Tes PCR dan Rapid Antigen, Ini Kelebihan dan Kekurangannya!

Tes PCR (Polymerase Chain Reaction) adalah pemeriksaan yang bertujuan untuk mendeteksi infeksi virus COVID-19. Tes ini digunakan untuk mengambil sampel dari hidung dan juga tenggorokan, dengan metode usap atau swab test. Selain dengan metode swab test atau usap, umumnya terdapat beberapa jenis tes untuk mendeteksi virus COVID-19, seperti, pengambilan sampel urin, sputum, sampel darah bahkan dengan cairan serebrospinal (SCF). 
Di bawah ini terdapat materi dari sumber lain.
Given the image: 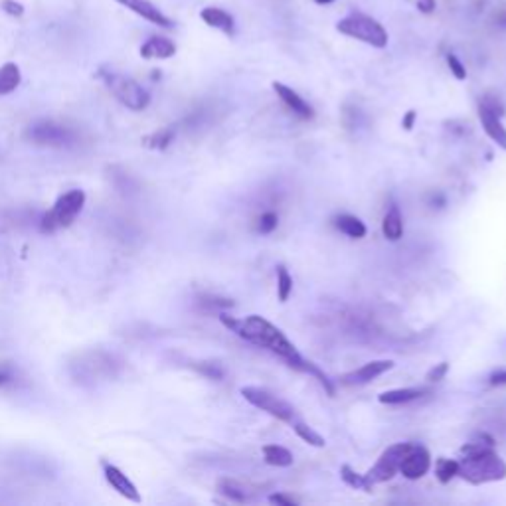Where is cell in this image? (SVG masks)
Segmentation results:
<instances>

Sebelum seseorang melakukan tahapan PCR, biasanya tidak ada persiapan khusus. Hal ini karena PCR tidak berpengaruh apakah saat kondisi tubuh sedang kurang fit ataupun dalam kondisi lain. Namun, ada beberapa hal penting sebelum melakukan tes yaitu penerapan protokol kesehatan yang ketat baik itu secara pribadi maupun di fasilitas kesehatan terkait. 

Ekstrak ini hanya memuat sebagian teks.